The business imperative
The transformative potential of artificial intelligence in banking continues to present both immense opportunity and significant challenges. According to McKinsey & Company’s projections, successful AI implementation could boost banks’ annual operating profits by between £200bn and £340bn. However, achieving these gains requires a fundamentally different approach to implementation than many institutions currently employ.
Financial institutions have frequently approached AI initiatives with ambitious executive-level driven goals but struggle with practical execution. Despite widespread adoption of integrated data strategies and the appointment of Chief Data Officers, many banks still grapple with fundamental data challenges. This is largely due to the vast amounts of data spread across disparate systems. Firms often struggle to consolidate information, lacking a Single Source of Truth (SSOT). Instead, they are faced with multiple datasets on the same subject, without a clear, unified source to guide their decisions.

* [GIVEN PROBLEM A]:
Copy the passage on AI in banking word for word, from "The business imperative" to "institutions currently employ.", inclusive.
* [GIVEN PROBLEM B]:
In the passage on AI in banking, what do firms often lack when they try to consolidate information?
The entries that follow are separate material and have no connection to the passage on AI in banking.

* [GIVEN INFORMATION]:
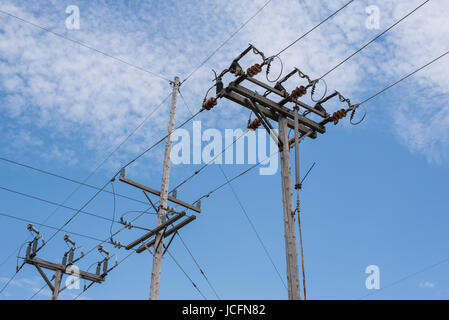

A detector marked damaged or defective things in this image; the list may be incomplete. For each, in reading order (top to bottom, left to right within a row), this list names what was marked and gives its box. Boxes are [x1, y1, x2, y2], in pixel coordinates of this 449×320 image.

rusty hardware [328, 108, 346, 124]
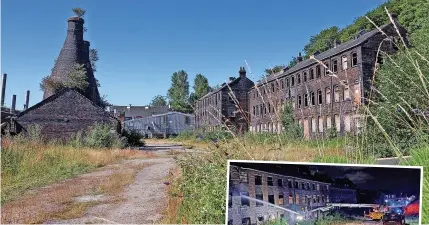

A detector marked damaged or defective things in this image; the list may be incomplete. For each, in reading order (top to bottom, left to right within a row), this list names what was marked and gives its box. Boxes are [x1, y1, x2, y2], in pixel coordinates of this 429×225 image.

damaged facade [194, 67, 254, 134]
damaged facade [246, 18, 406, 139]
damaged facade [227, 165, 358, 225]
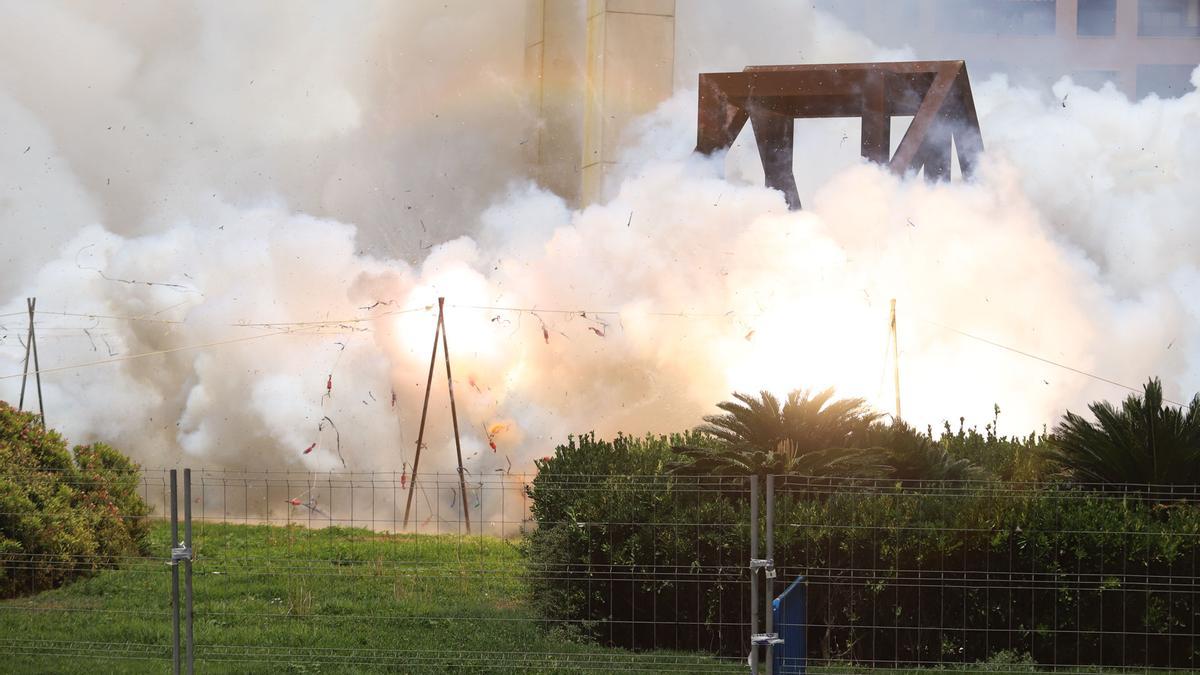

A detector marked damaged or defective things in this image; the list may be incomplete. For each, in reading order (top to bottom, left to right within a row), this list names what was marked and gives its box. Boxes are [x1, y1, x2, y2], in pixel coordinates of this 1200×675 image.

rusty metal beam [696, 59, 984, 208]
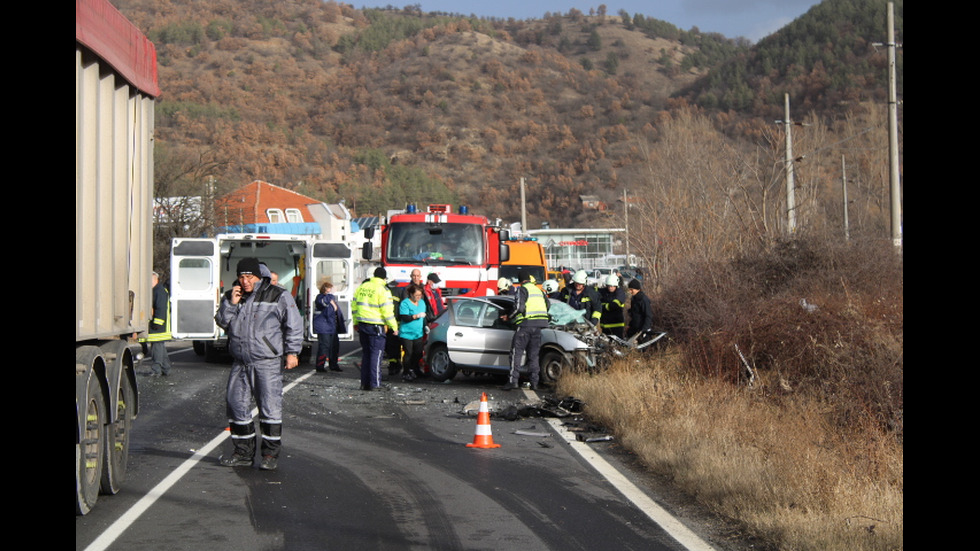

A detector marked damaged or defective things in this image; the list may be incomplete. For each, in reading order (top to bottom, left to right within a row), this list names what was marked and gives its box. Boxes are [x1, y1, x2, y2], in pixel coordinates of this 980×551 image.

damaged silver car [426, 298, 604, 384]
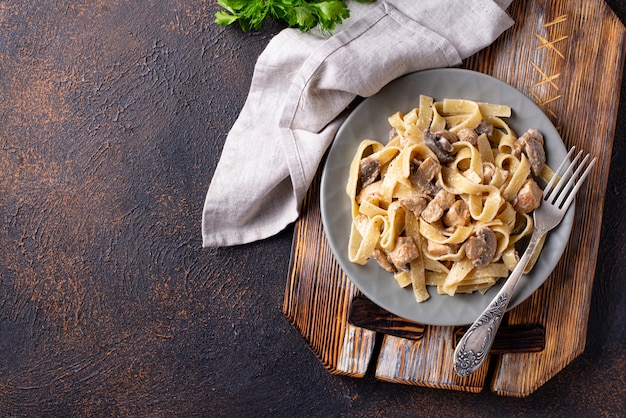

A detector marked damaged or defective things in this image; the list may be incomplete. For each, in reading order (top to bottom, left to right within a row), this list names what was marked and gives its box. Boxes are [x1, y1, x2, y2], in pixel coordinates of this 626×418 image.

charred wood edge [346, 294, 540, 352]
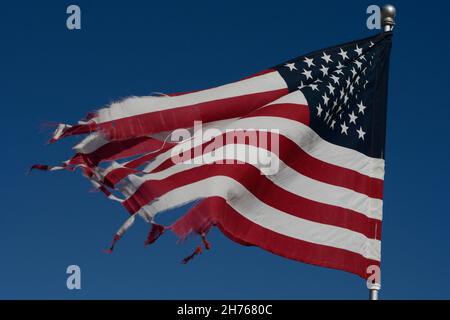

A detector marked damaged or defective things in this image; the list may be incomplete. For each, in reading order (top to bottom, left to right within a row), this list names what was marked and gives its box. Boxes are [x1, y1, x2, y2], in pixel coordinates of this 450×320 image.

* [TASK SOLUTION A]:
The business imperative
The transformative potential of artificial intelligence in banking continues to present both immense opportunity and significant challenges. According to McKinsey & Company’s projections, successful AI implementation could boost banks’ annual operating profits by between £200bn and £340bn. However, achieving these gains requires a fundamentally different approach to implementation than many institutions currently employ.

* [TASK SOLUTION B]:
They lack a Single Source of Truth (SSOT).